Glenmark Pharmaceuticals Ltd has and disclosed details of its third new chemical entity that is expected to be filed for a Phase I trial in May 2006. The molecule, GRC 10389, is the lead candidate in the company''s Cannabinoid (CB-1) receptor antagonist programme.

Glenmark says that this is a highly selective drug candidate targeting obesity and its associated disorders. This long acting compound is presently completing pre-clinical studies for its primary indication, obesity, and is expected to result in a once-daily-dosing regimen in humans.

The in-vitro studies have found GRC 10389 to be highly selective to the target with an IC50 of 14 nM and Ki (Humans) of 11 nM. Additionally, the molecule has produced a significant reduction of food and nutrient intake in animal models of feeding in the in-vivo food intake studies. It was also well absorbed showing good bio availability in rats and dogs consistent with pharmacodynamic activity observed. The toxicity studies are progressing well and have established a clean profile for the compound.

Glenn Saldanha, managing director and CEO, Glenmark Pharmaceuticals, says, "We believe that GRC 10389 will prove to be an excellent candidate for metabolic disorders in our NCE programme and we are happy with the promise it is showing. CB-1 receptor antagonists are being increasingly looked at for treating obesity and Glenmark is keen on being one of the early players in this category."

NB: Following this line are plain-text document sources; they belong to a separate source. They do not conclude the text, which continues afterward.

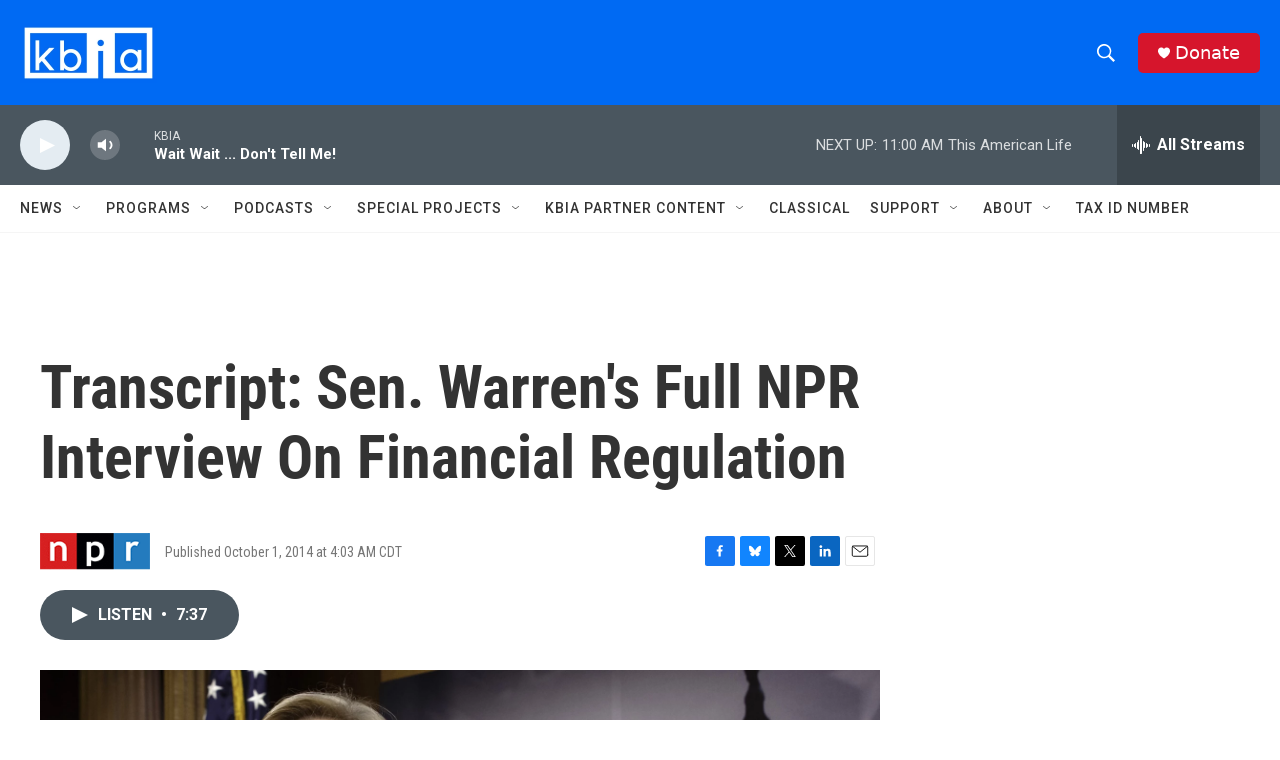

--- FILE ---
content_type: text/html; charset=utf-8
request_url: https://www.google.com/recaptcha/api2/aframe
body_size: 267
content:
<!DOCTYPE HTML><html><head><meta http-equiv="content-type" content="text/html; charset=UTF-8"></head><body><script nonce="g9eC7zorqhNJmXekBWCP0Q">/** Anti-fraud and anti-abuse applications only. See google.com/recaptcha */ try{var clients={'sodar':'https://pagead2.googlesyndication.com/pagead/sodar?'};window.addEventListener("message",function(a){try{if(a.source===window.parent){var b=JSON.parse(a.data);var c=clients[b['id']];if(c){var d=document.createElement('img');d.src=c+b['params']+'&rc='+(localStorage.getItem("rc::a")?sessionStorage.getItem("rc::b"):"");window.document.body.appendChild(d);sessionStorage.setItem("rc::e",parseInt(sessionStorage.getItem("rc::e")||0)+1);localStorage.setItem("rc::h",'1769878752046');}}}catch(b){}});window.parent.postMessage("_grecaptcha_ready", "*");}catch(b){}</script></body></html>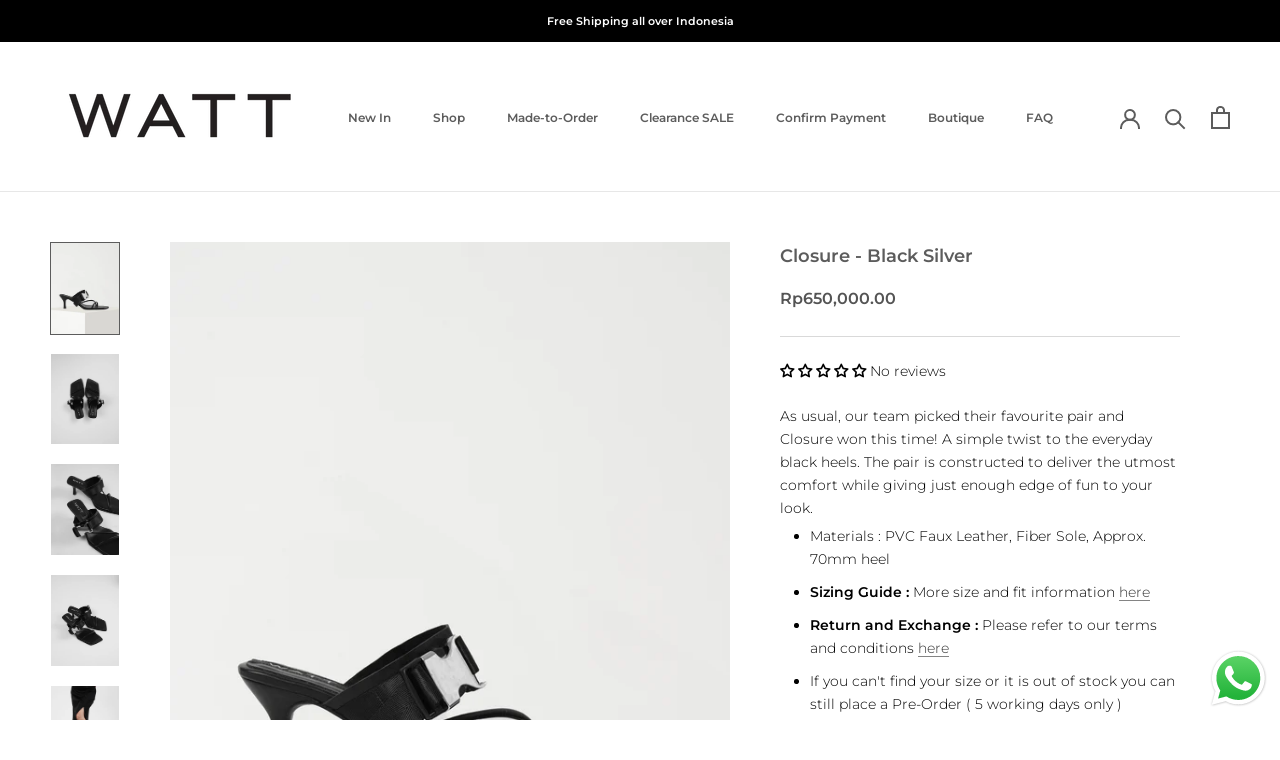

--- FILE ---
content_type: text/javascript
request_url: https://www.watt-walkthetalk.com/cdn/shop/t/21/assets/custom.js?v=183944157590872491501699525079
body_size: -776
content:
//# sourceMappingURL=/cdn/shop/t/21/assets/custom.js.map?v=183944157590872491501699525079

The company expects to file the compound for a Phase I trial by May 2006. The Phase II should follow by January 2007 and the product launch for the primary indication in the first geography by 2011 subject to success in all ensuing clinical trials.

Rimonabant, another CB-1 antagonist being developed by Sanofi-Synthelabo, is the leading molecule in this category till date. The compound has been successful in human trials and is due for approval this year.

GRC 10389 is the third candidate from Glenmark portfolio that will enter clinical trials. The first compound was GRC 3886, a PDE-4 inhibitor for the primary indications of Asthma and COPD. GRC 3886 has been named Oglemilast and is currently expected to enter Phase II shortly in the US.

The compound has been licensed to Forest Laboratories for the North American market and Teijin Pharma for the Japanese market in two deals totalling $243 million in upfront fees to Glenmark and milestones. Glenmark says that it has also advanced another compound GRC 8200, a DPP-IV inhibitor for the treatment of Type II diabetes, into clinical trials. The compound is currently completing its Phase I trials in UK. The Company has two other programmes for inflammatory conditions in the pre-clinical stage which includes another PDE-4 inhibitor in the areas of Rheumatoid Arthritis, topical inflammations. These programmes are expected to result in a Phase I candidate in FY 2007.